Publication

A nonlinear predictive control approach for urban drainage networks using data-driven models and moving horizon estimation

Journal Article (2022)

Journal

IEEE Transactions on Control Systems Technology

Pages

2147–2162

Volume

30

Number

5

Doc link

http://dx.doi.org/10.1109/TCST.2021.3137712

File

Download the digital copy of the doc pdf document

Abstract

Real-time control of urban drainage networks is a complex task where transport flows are non-pressurized and therefore impose flow-dependent time delays in the system. Unfortunately, the installation of flow sensors is economically out of reach at most utilities, although knowing volumes and flows are essential to optimize system operation. In this article, we formulate joint parameter and state estimation based on level sensors deployed inside manholes and basins in the network. We describe the flow dynamics on the main pipelines by the level variations inside manholes, characterized by a system of coupled partial differential equations.
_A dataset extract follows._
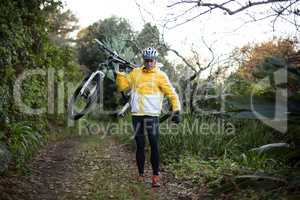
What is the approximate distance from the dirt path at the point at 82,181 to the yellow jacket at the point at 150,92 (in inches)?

These dynamics are approximated with kinematic waves where the network model is established with the water levels being the system states. Moving horizon estimation is developed where the states and parameters are obtained via the levels and estimated flow data, utilizing the topological layout of the network. The obtained model complexity is kept within practically achievable limits, suitable for nonlinear predictive control. The effectiveness of the control and estimation method is demonstrated on a high-fidelity model of a drainage network, acting as virtual reality. We use real rain and wastewater flow data and test the controller against the uncertainty in the disturbance forecasts.

Categories

automation, control theory, optimisation.

Author keywords

Receding horizon control, transport delay, partial differential equation, urban drainage network

Scientific reference

K.M. Balla, C. Schou, J. Bendtsen, C. Ocampo-Martínez and C. Kallesoe. A nonlinear predictive control approach for urban drainage networks using data-driven models and moving horizon estimation. IEEE Transactions on Control Systems Technology, 30(5): 2147–2162, 2022.